Janji
memang ringan diucapkan namun berat untuk ditunaikan. Betapa banyak
orangtua yang mudah mengobral janji kepada anaknya tapi tak pernah
menunaikannya. Betapa banyak orang yang dengan entengnya berjanji untuk
bertemu namun tak pernah menepatinya. Dan betapa banyak pula orang yang
berhutang namun menyelisihi janjinya. Bahkan meminta udzur pun tidak.
Padahal, Rasulullah telah banyak memberikan teladan dalam hal ini
termasuk larangan keras menciderai janji dengan orang-orang kafir.
Manusia
dalam hidup ini pasti ada keterikatan dan pergaulan dengan orang lain.
Maka setiap kali seorang itu mulia dalam hubungannya dengan manusia dan
terpercaya dalam pergaulannya bersama mereka, maka akan menjadi tinggi
kedudukannya dan akan meraih kebahagiaan dunia dan akhirat. Sementara
seseorang tidak akan bisa meraih predikat orang yang baik dan mulia
pergaulannya, kecuali jika ia menghiasi dirinya dengan akhlak-akhlak
yang terpuji. Dan di antara akhlak terpuji yang terdepan adalah menepati
janji.
Sungguh
Al-Qur`an telah memerhatikan permasalahan janji ini dan memberi
dorongan serta memerintahkan untuk menepatinya. Allah Subhanahu wa
Ta’ala berfirman:
وَأَوْفُوا بِعَهْدِ اللهِ إِذَا عَاهَدْتُمْ وَلاَ تَنْقُضُوا اْلأَيْمَانَ بَعْدَ تَوْكِيْدِهَا …
“Dan
tepatilah perjanjian dengan Allah apabila kamu berjanji dan janganlah
kamu membatalkan sumpah-sumpah itu sesudah meneguhkannya….” (An-Nahl: 91)
Allah Subhanahu wa Ta’ala juga berfirman:
وَأَوْفُوا بِالْعَهْدِ إِنَّ الْعَهْدَ كَانَ مَسْئُوْلاً
“Dan penuhilah janji, sesungguhnya janji itu pasti dimintai pertanggungjawabannya.” (Al-Isra`: 34)
Demikianlah
perintah Allah Subhanahu wa Ta’ala kepada hamba-hamba-Nya yang beriman
untuk senantiasa menjaga, memelihara, dan melaksanakan janjinya. Hal ini
mencakup janji seorang hamba kepada Allah Subhanahu wa Ta’ala, janji
hamba dengan hamba, dan janji atas dirinya sendiri seperti nadzar. Masuk
pula dalam hal ini apa yang telah dijadikan sebagai persyaratan dalam
akad pernikahan, akad jual beli, perdamaian, gencatan senjata, dan
semisalnya.

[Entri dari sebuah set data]
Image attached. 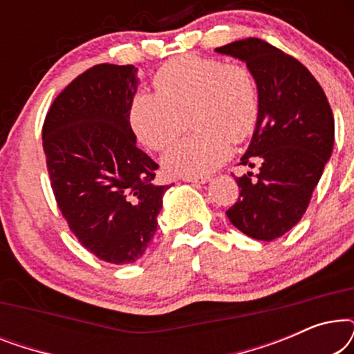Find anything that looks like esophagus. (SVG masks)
<instances>
[{"label": "esophagus", "mask_w": 354, "mask_h": 354, "mask_svg": "<svg viewBox=\"0 0 354 354\" xmlns=\"http://www.w3.org/2000/svg\"><path fill=\"white\" fill-rule=\"evenodd\" d=\"M183 182H188V183H207L211 180V177H193V176H187V177H182Z\"/></svg>", "instance_id": "esophagus-1"}]
</instances>
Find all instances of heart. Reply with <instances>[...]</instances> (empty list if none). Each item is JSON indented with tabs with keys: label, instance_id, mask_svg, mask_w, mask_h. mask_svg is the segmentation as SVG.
Here are the masks:
<instances>
[{
	"label": "heart",
	"instance_id": "b5f03b06",
	"mask_svg": "<svg viewBox=\"0 0 354 354\" xmlns=\"http://www.w3.org/2000/svg\"><path fill=\"white\" fill-rule=\"evenodd\" d=\"M154 88L130 101L129 122L143 145L162 151L176 142L190 114L196 132L174 145L162 166L174 176H205L229 158L232 142L248 138L259 119V86L245 66L182 56L154 75Z\"/></svg>",
	"mask_w": 354,
	"mask_h": 354
}]
</instances>
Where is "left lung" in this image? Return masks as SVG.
<instances>
[{"mask_svg": "<svg viewBox=\"0 0 354 354\" xmlns=\"http://www.w3.org/2000/svg\"><path fill=\"white\" fill-rule=\"evenodd\" d=\"M245 62L259 86V119L235 180L240 198L225 212L240 232L256 240L279 239L298 224L332 156L335 124L327 96L295 57L259 38L216 48Z\"/></svg>", "mask_w": 354, "mask_h": 354, "instance_id": "8db88e82", "label": "left lung"}]
</instances>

> **DESKRIPSI LATIHAN**: Tulis ulang bagian teks tentang menepati janji, mulai dari kata-kata "Allah Subhanahu wa Ta’ala juga" dan berhenti setelah "semisalnya.". Ganti "akad" dengan "perjanjian" di seluruh bagian itu.

> **JAWABAN TUGAS**:
Allah Subhanahu wa Ta’ala juga berfirman:
وَأَوْفُوا بِالْعَهْدِ إِنَّ الْعَهْدَ كَانَ مَسْئُوْلاً
“Dan penuhilah janji, sesungguhnya janji itu pasti dimintai pertanggungjawabannya.” (Al-Isra`: 34)
Demikianlah
perintah Allah Subhanahu wa Ta’ala kepada hamba-hamba-Nya yang beriman
untuk senantiasa menjaga, memelihara, dan melaksanakan janjinya. Hal ini
mencakup janji seorang hamba kepada Allah Subhanahu wa Ta’ala, janji
hamba dengan hamba, dan janji atas dirinya sendiri seperti nadzar. Masuk
pula dalam hal ini apa yang telah dijadikan sebagai persyaratan dalam
perjanjian pernikahan, perjanjian jual beli, perdamaian, gencatan senjata, dan
semisalnya.